Netanyahu and Bennett.
(photo credit: ABIR SULTAN / POOL / AFP,REUTERS)
Education Minister Naftali Bennett declined a compromise proposed by Prime Minister Benjamin Netanyahu Friday in response to the former’s protest over Security Cabinet ministers not receiving sufficient intelligence before votes.
Last week, Bennett said his Bayit Yehudi party will not vote in favor of Avigdor Liberman’s appointment as defense minister if Netanyahu does not appoint a military secretary to the Security Cabinet, in order to better facilitate communications between the defense establishment and ministers in the Security Cabinet.
The coalition would need Bayit Yehudi’s votes to have a majority to authorize Liberman’s new portfolio.
Bennett’s call came after portions of the State Comptroller’s report
on 2014’s Operation Protective Edge leaked, which were critical of the Netanyahu and then-defense minister Moshe Ya’alon for insufficiently informing ministers of what was happening. The Winograd Report following the 2006 Second Lebanon War also called for Security Cabinet members to be better informed.
On Friday, Netanyahu announced that he intends to constitute a special committee tasked with devising recommendations on how to improve the way Security Cabinet ministers receive information on national security matters.
The team will be led by former head of the National Security Council Maj.-Gen. (res.) Yaakov Amidror.
Other members of the committee will include Maj.-Gen. (res.) Yohanan Locker and Joseph Ciechanover, who has served as legal counsel for the Defense and Foreign Ministries.
The team will submit their recommendations within three weeks, the Prime Minister's Office said.
Bennett, however, rejected the compromise, which Netanyahu announced to the public without informing him.
“No spin by the prime minister will save lives, and certainly not another meaningless committee of the kind he forms from time to time,” Bayit Yehudi’s spokeswoman said.
The spokeswoman referred to the panel Locker led on the defense budget, which recommended in 2015 ways to make the IDF more efficient, while gradually growing its budget over the years, pointing out that it still has not been discussed in the security cabinet nor implemented.
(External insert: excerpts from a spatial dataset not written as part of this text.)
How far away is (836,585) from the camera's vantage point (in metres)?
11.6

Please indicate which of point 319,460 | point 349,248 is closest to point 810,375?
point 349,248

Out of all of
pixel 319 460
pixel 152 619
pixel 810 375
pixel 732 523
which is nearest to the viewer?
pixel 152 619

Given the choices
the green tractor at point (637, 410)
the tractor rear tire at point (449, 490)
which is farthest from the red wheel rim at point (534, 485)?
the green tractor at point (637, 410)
"We suggest that, instead of dealing in petty politics and briefings against the Bayit Yehudi all day, the prime minister simply open the [comptroller’s] report on Protective Edge, where he will see findings written in blood that are screaming to be implemented.”
She added: “Neutralizing the cabinet is a clear and present danger, and no spin will cover up our demand, which still stands, to fix the failures of Protective Edge and fix the Security Cabinet.”